EXERCISE GOAL: Nothing but the lines from the one containing "scientific name: Trichosurus vulpecula" through the final line of the listing should appear in the answer, each exactly as written.

RECORDS SUPPLIED:
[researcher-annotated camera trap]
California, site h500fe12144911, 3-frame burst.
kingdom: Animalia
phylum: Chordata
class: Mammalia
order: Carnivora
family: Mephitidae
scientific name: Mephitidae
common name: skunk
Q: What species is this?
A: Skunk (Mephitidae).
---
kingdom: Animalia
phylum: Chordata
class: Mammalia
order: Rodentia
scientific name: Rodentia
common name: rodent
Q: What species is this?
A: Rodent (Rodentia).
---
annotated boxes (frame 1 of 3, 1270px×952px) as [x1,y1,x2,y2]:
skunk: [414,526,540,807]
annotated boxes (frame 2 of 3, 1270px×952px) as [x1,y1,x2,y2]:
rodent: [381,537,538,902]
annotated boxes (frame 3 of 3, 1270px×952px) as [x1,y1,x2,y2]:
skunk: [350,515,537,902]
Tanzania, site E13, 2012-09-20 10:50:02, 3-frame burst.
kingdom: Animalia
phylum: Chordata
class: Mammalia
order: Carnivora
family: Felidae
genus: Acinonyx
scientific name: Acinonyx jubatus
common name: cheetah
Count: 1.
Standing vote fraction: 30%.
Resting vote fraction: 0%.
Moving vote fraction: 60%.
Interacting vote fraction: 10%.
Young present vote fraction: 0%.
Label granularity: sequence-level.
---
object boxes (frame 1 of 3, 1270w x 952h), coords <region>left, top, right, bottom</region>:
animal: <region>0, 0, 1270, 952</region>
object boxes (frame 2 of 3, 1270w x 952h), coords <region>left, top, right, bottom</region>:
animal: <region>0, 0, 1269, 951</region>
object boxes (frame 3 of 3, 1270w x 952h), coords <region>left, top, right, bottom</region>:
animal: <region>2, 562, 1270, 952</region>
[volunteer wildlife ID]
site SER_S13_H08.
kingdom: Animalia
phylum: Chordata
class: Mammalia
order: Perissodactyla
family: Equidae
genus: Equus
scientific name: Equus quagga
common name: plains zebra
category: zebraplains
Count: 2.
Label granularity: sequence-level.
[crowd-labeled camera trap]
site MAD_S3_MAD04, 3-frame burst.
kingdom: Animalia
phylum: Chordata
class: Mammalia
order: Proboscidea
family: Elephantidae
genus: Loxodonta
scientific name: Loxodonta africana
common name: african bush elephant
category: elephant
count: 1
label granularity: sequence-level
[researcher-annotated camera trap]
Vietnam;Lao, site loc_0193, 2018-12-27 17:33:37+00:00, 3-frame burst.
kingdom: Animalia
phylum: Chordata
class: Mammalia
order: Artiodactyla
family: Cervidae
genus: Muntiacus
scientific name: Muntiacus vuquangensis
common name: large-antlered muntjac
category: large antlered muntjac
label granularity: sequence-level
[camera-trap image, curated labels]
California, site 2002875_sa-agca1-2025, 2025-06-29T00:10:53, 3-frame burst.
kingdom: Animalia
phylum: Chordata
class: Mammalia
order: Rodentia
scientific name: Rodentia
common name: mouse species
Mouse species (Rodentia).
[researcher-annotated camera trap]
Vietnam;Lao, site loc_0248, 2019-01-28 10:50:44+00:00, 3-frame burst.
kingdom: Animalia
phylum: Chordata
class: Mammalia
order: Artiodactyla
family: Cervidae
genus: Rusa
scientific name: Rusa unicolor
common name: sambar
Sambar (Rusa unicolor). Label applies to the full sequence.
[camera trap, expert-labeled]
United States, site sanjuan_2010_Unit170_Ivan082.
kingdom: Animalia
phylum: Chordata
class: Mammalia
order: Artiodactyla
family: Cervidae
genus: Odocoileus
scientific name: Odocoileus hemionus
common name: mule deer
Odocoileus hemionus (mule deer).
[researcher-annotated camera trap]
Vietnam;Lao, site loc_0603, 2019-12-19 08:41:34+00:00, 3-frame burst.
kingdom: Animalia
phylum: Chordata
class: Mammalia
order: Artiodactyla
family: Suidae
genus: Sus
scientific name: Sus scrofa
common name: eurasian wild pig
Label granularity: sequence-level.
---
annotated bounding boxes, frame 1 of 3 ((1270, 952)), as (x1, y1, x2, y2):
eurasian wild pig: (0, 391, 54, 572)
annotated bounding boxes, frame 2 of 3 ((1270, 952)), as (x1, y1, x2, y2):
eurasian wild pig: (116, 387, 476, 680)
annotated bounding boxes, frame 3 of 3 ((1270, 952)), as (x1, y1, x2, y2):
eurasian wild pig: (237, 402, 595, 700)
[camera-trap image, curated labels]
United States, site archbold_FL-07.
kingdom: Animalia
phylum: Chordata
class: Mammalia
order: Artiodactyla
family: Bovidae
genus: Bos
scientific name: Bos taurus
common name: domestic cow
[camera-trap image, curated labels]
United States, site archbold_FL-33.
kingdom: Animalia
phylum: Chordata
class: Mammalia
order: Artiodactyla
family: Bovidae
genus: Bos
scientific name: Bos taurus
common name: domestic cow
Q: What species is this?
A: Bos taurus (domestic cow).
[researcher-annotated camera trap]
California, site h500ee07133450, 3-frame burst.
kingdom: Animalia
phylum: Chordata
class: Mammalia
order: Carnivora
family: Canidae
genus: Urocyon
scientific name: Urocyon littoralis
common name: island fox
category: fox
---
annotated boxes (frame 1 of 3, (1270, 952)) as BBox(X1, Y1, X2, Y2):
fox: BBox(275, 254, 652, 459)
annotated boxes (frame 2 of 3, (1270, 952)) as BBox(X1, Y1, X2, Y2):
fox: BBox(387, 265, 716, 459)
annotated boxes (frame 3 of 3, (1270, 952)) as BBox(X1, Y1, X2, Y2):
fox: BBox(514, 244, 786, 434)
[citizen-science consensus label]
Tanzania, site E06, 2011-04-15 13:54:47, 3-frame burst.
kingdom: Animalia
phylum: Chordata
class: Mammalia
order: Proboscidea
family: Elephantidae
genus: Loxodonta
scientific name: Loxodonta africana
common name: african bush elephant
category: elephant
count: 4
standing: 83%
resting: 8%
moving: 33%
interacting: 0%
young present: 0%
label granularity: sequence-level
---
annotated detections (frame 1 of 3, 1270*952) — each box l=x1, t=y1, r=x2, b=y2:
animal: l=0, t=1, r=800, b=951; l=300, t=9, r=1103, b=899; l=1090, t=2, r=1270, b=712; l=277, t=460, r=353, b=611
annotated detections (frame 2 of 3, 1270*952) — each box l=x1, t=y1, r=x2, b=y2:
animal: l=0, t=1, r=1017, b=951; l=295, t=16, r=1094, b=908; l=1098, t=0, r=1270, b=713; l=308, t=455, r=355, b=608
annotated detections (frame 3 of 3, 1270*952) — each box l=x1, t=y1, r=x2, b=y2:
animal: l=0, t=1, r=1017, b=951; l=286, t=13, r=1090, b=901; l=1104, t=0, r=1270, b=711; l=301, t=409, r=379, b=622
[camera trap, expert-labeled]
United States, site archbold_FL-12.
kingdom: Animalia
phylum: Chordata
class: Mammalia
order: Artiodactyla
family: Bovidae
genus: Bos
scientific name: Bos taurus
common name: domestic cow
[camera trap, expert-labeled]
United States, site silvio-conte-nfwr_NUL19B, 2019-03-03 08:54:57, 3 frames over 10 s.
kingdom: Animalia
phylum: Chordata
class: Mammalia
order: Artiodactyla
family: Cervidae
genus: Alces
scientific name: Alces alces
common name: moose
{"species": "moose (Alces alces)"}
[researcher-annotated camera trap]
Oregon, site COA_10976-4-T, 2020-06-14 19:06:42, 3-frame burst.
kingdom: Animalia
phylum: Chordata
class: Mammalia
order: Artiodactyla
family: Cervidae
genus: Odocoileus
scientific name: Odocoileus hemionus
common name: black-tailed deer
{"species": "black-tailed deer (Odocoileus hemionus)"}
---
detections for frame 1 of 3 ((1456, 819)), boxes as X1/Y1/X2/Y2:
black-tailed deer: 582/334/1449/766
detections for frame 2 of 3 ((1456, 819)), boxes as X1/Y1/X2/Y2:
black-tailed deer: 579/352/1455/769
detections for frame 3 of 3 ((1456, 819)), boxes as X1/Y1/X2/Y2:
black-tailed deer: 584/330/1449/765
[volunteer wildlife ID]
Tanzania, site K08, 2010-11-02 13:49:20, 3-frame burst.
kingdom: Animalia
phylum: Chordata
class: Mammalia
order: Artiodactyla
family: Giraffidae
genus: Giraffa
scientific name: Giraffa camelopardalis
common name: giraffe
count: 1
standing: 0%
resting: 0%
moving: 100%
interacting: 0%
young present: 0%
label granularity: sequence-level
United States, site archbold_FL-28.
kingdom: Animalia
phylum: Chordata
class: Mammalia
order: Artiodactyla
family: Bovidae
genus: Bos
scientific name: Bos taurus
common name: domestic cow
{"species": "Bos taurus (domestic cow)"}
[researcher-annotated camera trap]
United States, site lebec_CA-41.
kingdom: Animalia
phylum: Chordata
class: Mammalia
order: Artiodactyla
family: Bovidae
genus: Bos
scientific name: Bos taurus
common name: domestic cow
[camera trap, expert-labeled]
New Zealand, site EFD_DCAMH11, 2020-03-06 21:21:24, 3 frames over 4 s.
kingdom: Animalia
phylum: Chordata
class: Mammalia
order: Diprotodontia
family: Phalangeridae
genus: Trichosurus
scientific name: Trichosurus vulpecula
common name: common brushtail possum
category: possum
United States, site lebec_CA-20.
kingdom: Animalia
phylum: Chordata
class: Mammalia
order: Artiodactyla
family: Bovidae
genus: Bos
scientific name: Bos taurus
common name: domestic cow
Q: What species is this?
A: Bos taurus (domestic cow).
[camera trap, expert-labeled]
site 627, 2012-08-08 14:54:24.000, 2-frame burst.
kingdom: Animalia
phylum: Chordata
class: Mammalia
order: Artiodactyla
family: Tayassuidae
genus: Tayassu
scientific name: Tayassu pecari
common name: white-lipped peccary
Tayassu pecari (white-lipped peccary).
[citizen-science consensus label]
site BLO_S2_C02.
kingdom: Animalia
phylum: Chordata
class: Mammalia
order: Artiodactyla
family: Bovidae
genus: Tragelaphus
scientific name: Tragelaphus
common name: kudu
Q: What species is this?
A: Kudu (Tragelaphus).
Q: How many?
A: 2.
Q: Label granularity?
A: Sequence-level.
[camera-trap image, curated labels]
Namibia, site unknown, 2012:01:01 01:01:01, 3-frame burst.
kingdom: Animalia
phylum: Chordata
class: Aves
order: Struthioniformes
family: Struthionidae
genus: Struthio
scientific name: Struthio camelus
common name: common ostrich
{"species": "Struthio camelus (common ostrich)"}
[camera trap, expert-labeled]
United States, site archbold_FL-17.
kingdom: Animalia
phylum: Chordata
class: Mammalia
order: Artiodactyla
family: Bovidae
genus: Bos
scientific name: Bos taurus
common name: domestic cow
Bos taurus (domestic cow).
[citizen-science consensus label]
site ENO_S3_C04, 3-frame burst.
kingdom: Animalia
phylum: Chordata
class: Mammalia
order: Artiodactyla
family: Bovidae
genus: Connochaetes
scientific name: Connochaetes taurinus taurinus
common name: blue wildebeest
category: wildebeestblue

RESPONSE FOR THIS EXERCISE:
scientific name: Trichosurus vulpecula
common name: common brushtail possum
category: possum
United States, site lebec_CA-20.
kingdom: Animalia
phylum: Chordata
class: Mammalia
order: Artiodactyla
family: Bovidae
genus: Bos
scientific name: Bos taurus
common name: domestic cow
Q: What species is this?
A: Bos taurus (domestic cow).
[camera trap, expert-labeled]
site 627, 2012-08-08 14:54:24.000, 2-frame burst.
kingdom: Animalia
phylum: Chordata
class: Mammalia
order: Artiodactyla
family: Tayassuidae
genus: Tayassu
scientific name: Tayassu pecari
common name: white-lipped peccary
Tayassu pecari (white-lipped peccary).
[citizen-science consensus label]
site BLO_S2_C02.
kingdom: Animalia
phylum: Chordata
class: Mammalia
order: Artiodactyla
family: Bovidae
genus: Tragelaphus
scientific name: Tragelaphus
common name: kudu
Q: What species is this?
A: Kudu (Tragelaphus).
Q: How many?
A: 2.
Q: Label granularity?
A: Sequence-level.
[camera-trap image, curated labels]
Namibia, site unknown, 2012:01:01 01:01:01, 3-frame burst.
kingdom: Animalia
phylum: Chordata
class: Aves
order: Struthioniformes
family: Struthionidae
genus: Struthio
scientific name: Struthio camelus
common name: common ostrich
{"species": "Struthio camelus (common ostrich)"}
[camera trap, expert-labeled]
United States, site archbold_FL-17.
kingdom: Animalia
phylum: Chordata
class: Mammalia
order: Artiodactyla
family: Bovidae
genus: Bos
scientific name: Bos taurus
common name: domestic cow
Bos taurus (domestic cow).
[citizen-science consensus label]
site ENO_S3_C04, 3-frame burst.
kingdom: Animalia
phylum: Chordata
class: Mammalia
order: Artiodactyla
family: Bovidae
genus: Connochaetes
scientific name: Connochaetes taurinus taurinus
common name: blue wildebeest
category: wildebeestblue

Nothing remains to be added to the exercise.